Add to this the introduction of modern regulatory requirements for the way that organisations handle their digital information, such as GDPR – which threatens huge financial and reputational risk for non-compliance – and it’s easy to see why CDOs are under immense pressure to succeed, despite having the odds stacked against them.
A helping hand
Over the years, data virtualisation has emerged as the helpful and necessary companion of the CDO.
This type of technology connects users and applications to a single logical view of all information within an organisation, no matter where it resides. Rather than replicating data and transitioning it to a new, consolidated repository, data virtualisation stitches together information abstracted from various underlying sources. This means that each time a user runs a query that retrieves data from two or more disparate sources – whether that’s from a BI data science or data virtualisation tool – the results are joined into a single, easily digestible response.
Data virtualisation also enables data to be conveniently accessed through front-end solutions, such as applications and dashboards, without the user having to know its exact storage location. It helps to accelerate the provision of data to consumers in formats that they can utilise effectively, whilst at the same time conforming to standard glossaries and policies. In a world where all business decisions need to be backed up by digital reasoning and evidence, data virtualisation is able to deliver curated insights to many different types of users for a wide variety of needs, providing the assurance that is needed.
Ultimately, data virtualisation enables a CDO – and therefore the wider organisation – to achieve better visibility and derive true value from their data whilst playing it ‘where it lies,’ accessing and joining it across multiple stores to create a logical data warehouse. This means that they can stop collecting and start connecting data, increasing both data quality and governance.
Ensuring quality and implementing governance
CDOs can utilise data virtualisation in several ways to ensure data quality whilst also driving data governance.

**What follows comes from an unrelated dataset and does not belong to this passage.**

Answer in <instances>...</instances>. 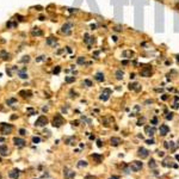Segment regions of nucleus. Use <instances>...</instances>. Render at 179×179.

For example, organisations have long used both data lakes and data warehouses to store data. After all, both have their own separate set of benefits. But, if they are in different locations and use different technologies, it can be difficult for a CDO to combine data from each to cleanse and contextualise the data being stored within them. Both of these actions, however, are essential to ensuring quality and implementing effective governance policies. To add to this, if consumers and applications have access to both areas, then the CDO will have to enforce governance and security policies across both systems. This can be financially draining and make the process prone to inconsistencies.
Data virtualisation can combat this by providing a single access point to any data in the enterprise. This means that the CDO has a single-entry point to apply consistent data quality, security and governance policies across all data sources and consumers. In this way, data virtualisation allows a semantic layer to be created, whereby data is offered according to the formats and definitions specified in company-wide glossaries and policies, and data quality rules are checked and enforced.
This also grants the CDO heightened visibility when it comes to the quality of an organisation’s data, meaning that any potential data governance issues are flagged, and therefore dealt with before data delivery.
The future of the CDO
With statistics revealing that businesses with a CDO are twice as likely to have a clear digital strategy, it’s no wonder that the rise of the role has been so swift. And, seeing as the data explosion is not set to slow down any time soon, organisations are likely to continue increasing their investment, with the CDO set to play an even more crucial role in the boardroom moving forward.
However, in order for the CDO role to deliver on its promises, these individuals will need to transform data into true business value. Only then can data be used to inform decisions that will, ultimately, direct the future of an entire organisation. It’s likely to be a long road and not without its battles. But, by helping to ensure data quality and drive governance, data virtualisation is emerging as the strongest weapon in any CDO’s arsenal.